Figure 5-1. Fishbone diagram of root causes
OK, so how do you determine the root causes? Well, it just depends. In many cases, it's a simple matter of asking the people directly involved what they think the root cause is. It's amazing how much people do know about the problem behind the problem; it's just that no one ”by which we usually mean management ”had taken the time to ask them before. So, ask them, and then ask them again .
If the problem is more serious and simply asking those affected doesn't create a sense of comfort , it may be necessary to perform a detailed investigation of each contributing problem and to quantify its individual impact. This could vary from perhaps simple brainstorming by participants who have knowledge of the space to a small data collection project or, potentially , to a more rigorous experiment. In any case, the goal is to quantify the likely contribution of each root cause.
Addressing the Root Cause
Of course, the engineer in all of us would like to fix all of the root causes on the "bones" of the diagram. This seems like the right thing to do. But is it? Often, it is not ; quality data routinely shows that a number of root causes are simply not worth fixing , as the cost of the fix exceeds the cost of the problem. How do you know which ones to fix? You must determine the materiality, or contribution, of each root cause. The results of this investigation can be plotted as a Pareto chart or a simple histogram that visually exposes the real culprits.

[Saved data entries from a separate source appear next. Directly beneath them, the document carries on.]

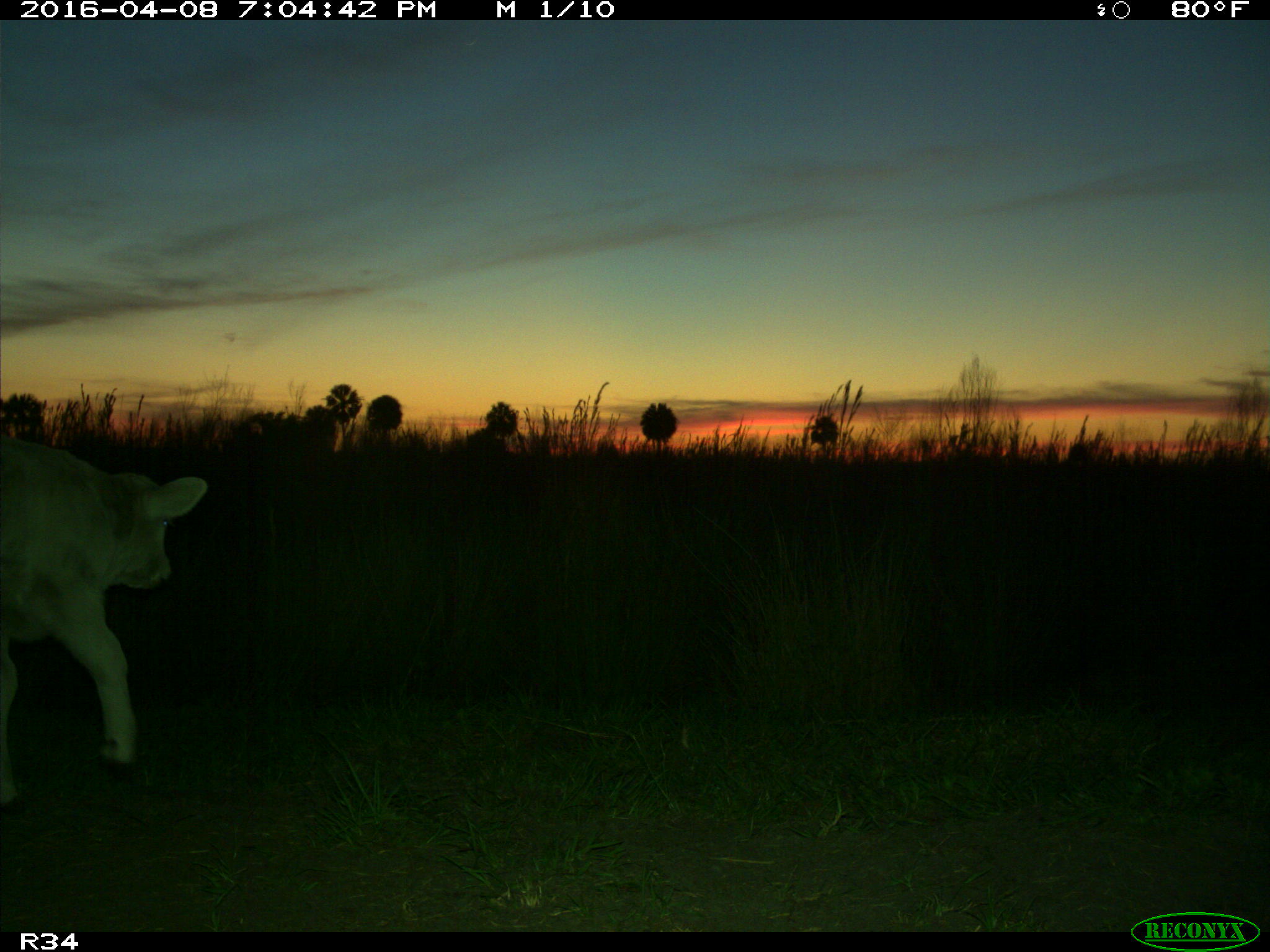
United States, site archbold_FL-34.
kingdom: Animalia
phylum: Chordata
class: Mammalia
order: Artiodactyla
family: Bovidae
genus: Bos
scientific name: Bos taurus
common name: domestic cow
Bos taurus (domestic cow).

Back to our example. Let's suppose that the data gathering produced the results shown in Figure 5-2. As you can see, the team discovered that a single root cause ”"inaccurate sales orders" ”produced half of all scrap. If, in turn, the existing sales order system was found to be a poor example of legacy code, complete with a user -vicious interface and nonexistent online error handling, there may indeed be opportunity to cut scrap through development of new software.

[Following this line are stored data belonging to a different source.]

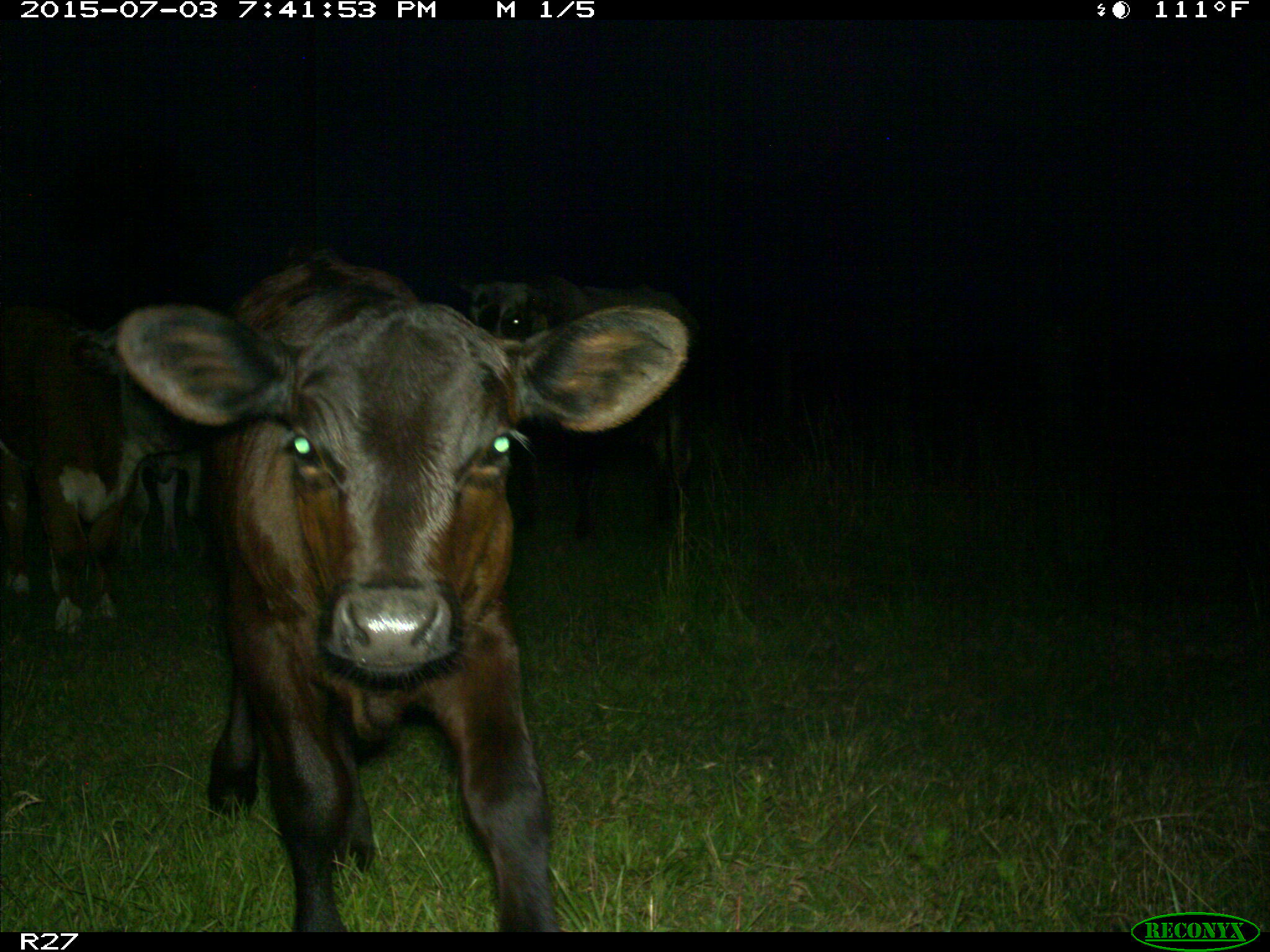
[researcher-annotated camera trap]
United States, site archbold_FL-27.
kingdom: Animalia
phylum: Chordata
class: Mammalia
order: Artiodactyla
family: Bovidae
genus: Bos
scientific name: Bos taurus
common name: domestic cow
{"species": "Bos taurus (domestic cow)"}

Figure 5-2. Pareto chart of root causes
At this point, and only at this point, is the team justified in proposing a replacement for the existing sales order entry system. Finally, we have discovered a root cause problem that we can directly fix. Further, the cost justification for such a system is readily quantified by determining the estimated cost of development and the return on this investment through a reduction in scrap.
Lest we lose the forest for the trees, however, let's look at the problem analysis sequence that got us here (Figure 5-3).
Figure 5-3. Applying different problem analysis techniques as a problem unfolds
A further fishbone analysis could then be used to determine what specific types of errors contribute to the inaccurate sales order problem. This new, more detailed data can then be used to define the features of the software system to address those errors. For our purposes, however, we can conclude our analysis by agreeing that a replacement of the sales order system can be at least a partial solution to the problem of too much scrap.
Once we have identified inaccurate sales orders as a root cause of a problem worth solving, we can create a problem statement for the sales order entry problem, as seen in Table 5-2.
Table 5-2. Sales Order Problem Statement
Once written, the problem statement can be circulated to the stakeholders for comment and feedback. When finalized, the problem statement communicates the mission to all members of the project team so that everyone is working toward the same objective.